Agencies now have to know how to create and roll out Facebook applications, iPhone and mobile applications and all sorts of varied interactive animation content. Production teams have to link offline experiential events, festivals, art installations, interactive billboards, QR-code-based posters and print ads so that they drive people to online digital engagement environments that move the customer closer to a product and sale.
It has become very clear to me that an agency cannot just push digital production out of the building. For creative people to conceive unique and challenging interactive ideas and material, they need to be able to talk freely with technologists. The less barriers (real and imagined) means better client solutions.

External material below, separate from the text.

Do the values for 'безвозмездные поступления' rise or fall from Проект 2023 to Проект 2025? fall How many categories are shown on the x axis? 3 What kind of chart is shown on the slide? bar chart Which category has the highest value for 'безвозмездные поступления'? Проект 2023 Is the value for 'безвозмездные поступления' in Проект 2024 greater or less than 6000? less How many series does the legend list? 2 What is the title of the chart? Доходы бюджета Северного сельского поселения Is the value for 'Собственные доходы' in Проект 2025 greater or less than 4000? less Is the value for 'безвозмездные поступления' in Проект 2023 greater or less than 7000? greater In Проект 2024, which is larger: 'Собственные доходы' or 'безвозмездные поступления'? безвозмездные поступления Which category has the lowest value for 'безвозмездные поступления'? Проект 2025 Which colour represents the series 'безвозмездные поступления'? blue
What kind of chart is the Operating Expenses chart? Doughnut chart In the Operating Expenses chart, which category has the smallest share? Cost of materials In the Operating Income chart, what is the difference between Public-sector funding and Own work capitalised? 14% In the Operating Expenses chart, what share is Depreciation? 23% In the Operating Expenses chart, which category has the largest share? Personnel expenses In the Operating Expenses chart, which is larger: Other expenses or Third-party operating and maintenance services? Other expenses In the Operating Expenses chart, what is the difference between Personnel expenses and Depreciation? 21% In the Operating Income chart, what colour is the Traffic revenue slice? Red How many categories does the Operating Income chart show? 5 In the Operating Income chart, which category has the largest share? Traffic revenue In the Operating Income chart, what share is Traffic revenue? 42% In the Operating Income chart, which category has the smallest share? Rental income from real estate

Agencies need to find a passion for digital production and get involved in the nitty-gritty. The secret to this is having a creative leader who has a heart-felt commitment to the interactive mindset and is prepared to live it, not just talk it.
The new agency creative models that will evolve this decade will be grounded on a strong understanding of brand marketing functions, as well as operational dynamics that can affect a company’s ability to reach audiences and drive sales.
I see the true evolving agencies in 2010 being focused on translating client and boardroom business needs into multi-disciplinary marketing outputs that operate in bought, owned and earned media platforms. All three of these media channels are data-driven and this means we need to have more focus on accountability right at the early stages of developing ideas.
Isn’t it results that company board of directors talk about? Shouldn’t we bring them solutions that let them see customer interaction with their brands?
The digital revolution that started last decade is helping create an opportunity for agencies to move up the food chain with business leaders. There has never been a better time for brand owners and creative agencies to work together to create an interactive mindset that will lead to ideas, services and products that are not only focused on both board room objectives but also on a style of brand communication that is truly useful to consumers, more engaging and relevant to their day-to-day life. It’s always hard to figure out the balance between where interactive is now and the major shift to digital that all agencies are on and must take. But rest assured it’s upon us so in 2010 raise your digital leaders into key leadership, management and culture roles to stimulate those interactive minds and you will see agency change happen very quickly and enjoy the results it will bring.